Thanks for reporting errors on break10x. Please go to the working directory and send me the information of "ls -lrt"?

Best regards,

Zemin

[claumer]

Hi Zemin,

The tmp directory has:

-rw-r--r-- 1 claumer marioni 475390678 Feb 16 12:55 tarseq.fastq -rw-r--r-- 1 claumer marioni 16530 Feb 16 12:55 tarseq.tag -rw-r--r-- 1 claumer marioni 237691388 Feb 16 12:58 tarseq.fastq.bwt -rw-r--r-- 1 claumer marioni 59422826 Feb 16 12:58 tarseq.fastq.pac -rw-r--r-- 1 claumer marioni 16 Feb 16 12:58 tarseq.fastq.amb -rw-r--r-- 1 claumer marioni 19684 Feb 16 12:58 tarseq.fastq.ann -rw-r--r-- 1 claumer marioni 118845704 Feb 16 12:59 tarseq.fastq.sa -rw-r--r-- 1 claumer marioni 5717262408 Feb 16 18:41 align.dat -rw-r--r-- 1 claumer marioni 0 Feb 16 18:45 align.sort4 -rw-r--r-- 1 claumer marioni 0 Feb 16 18:45 target-bcl-5.dat -rw-r--r-- 1 claumer marioni 0 Feb 16 18:45 align.length-5 -rw-r--r-- 1 claumer marioni 0 Feb 16 18:45 target-bcl-5.freq -rw-r--r-- 1 claumer marioni 0 Feb 16 18:45 target-bcn-5.dat -rw-r--r-- 1 claumer marioni 0 Feb 16 18:45 target-bcn-5.freq -rw-r--r-- 1 claumer marioni 0 Feb 16 18:45 break.out -rw-r--r-- 1 claumer marioni 0 Feb 16 18:45 align.length-sort -rw-r--r-- 1 claumer marioni 0 Feb 16 18:45 break.dat -rw-r--r-- 1 claumer marioni 0 Feb 16 18:45 cover.dat -rw-r--r-- 1 claumer marioni 0 Feb 16 18:45 tarseq.agp -rw-r--r-- 1 claumer marioni 60 Feb 16 18:45 break.out2 -rw-r--r-- 1 claumer marioni 0 Feb 16 18:45 break-all.dat -rw-r--r-- 1 claumer marioni 0 Feb 16 18:45 break-all.clean -rw-r--r-- 1 claumer marioni 475395688 Feb 16 18:45 break.fastq -rw-r--r-- 1 claumer marioni 54 Feb 16 18:45 try.out

One thought: I started with reads that had been already run through 10X's longranger basic program (which trims reads, error corrects barcodes, etc). Could it be that this broke break10x? Is it expecting raw reads?

[zning-sanger]

Thanks for the information.

Looks that there are files which are missing and also there are some files which shouldn't be there. Yes, you can use a bam file from longranger. Try this

~zn1/src/Scaff10X/src/break10x -nodes 2 -gap 100 -reads 5 -score 20 -cover 50 -ratio 15 -bam /lustre/scratch117/sciops/team117/hpag/zn1/project/bird/hummingbird/QC/refdata-cns_p_ctg/fasta/possorted_bam.bam genome.fa genome-break10x.fasta > try.out

Note: the bam file needs a full path.

Let me know how it goes. Cheers.

Zemin

[claumer]

Hi Zemin,

To clarify, I meant the unaligned fastqs that you get after running the "longranger basic" command. But I did actually try on the raw reads as well after I had this thought, and got the same issue as I originally wrote about above.

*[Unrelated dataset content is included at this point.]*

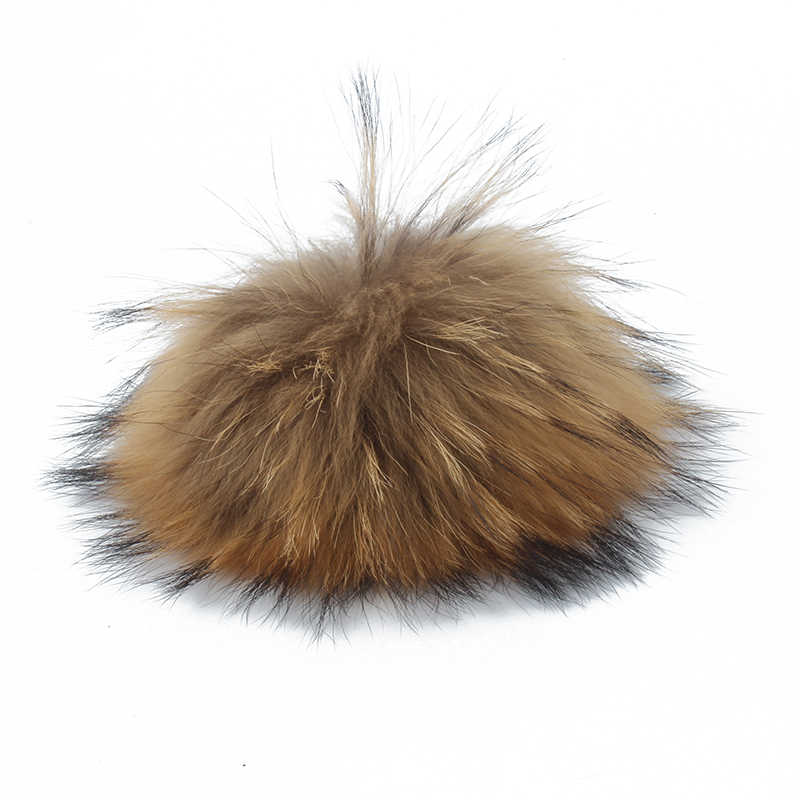 Venta al por mayor de pompón de piel de mapache auténtico y natural para sombrero grande 15cm DIY pompón de piel con broche hecho a mano accesorios de bola de piel genuina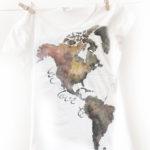 We love to travel. Set tricouri harta lumii pentru el și ea.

I'm trying to use Scaff10x on the EBI cluster, not the Sanger farm, so I had to scp the files you mentioned over. But I did this, and ran the command exactly as you suggested, and it looks like it finished without any major errors (although the genome-break10x.fasta is the same as the input).

try.out contains:

Input target assembly file: /nfs/research1/marioni/claumer/Scaff10X_debug/genome.fa /nfs/research1/marioni/claumer/Scaff10X/src/scaff-bin/samtools view /nfs/research1/marioni/claumer/Scaff10X_debug/possorted_bam.bam | awk '($4!=0)&&($2<100)&&($5>=0){print $1,$12,$2,$3,$4,$5}' | egrep -v '^@' > align0.dat /nfs/research1/marioni/claumer/Scaff10X/src/scaff-bin/scaff_bwa-barcode tarseq.tag align0.dat align.dat > try.out /nfs/research1/marioni/claumer/Scaff10X/src/scaff-bin/scaff_bwa -edge 1800000000 tarseq.tag align.dat align2.dat > try.out

And stderr contains:

sh: -c: line 0: syntax error near unexpected token (' sh: -c: line 0:mv break-all.name /nfs/research1/marioni/claumer/Scaff10X_debug/(null)'

Is this expected behavior? Would be keen to hear how you think we should progress from here in solving this issue.

-Chris L

[zning-sanger]

Hi Chris,

Sorry I have been away for two days and didn't reply your email in time.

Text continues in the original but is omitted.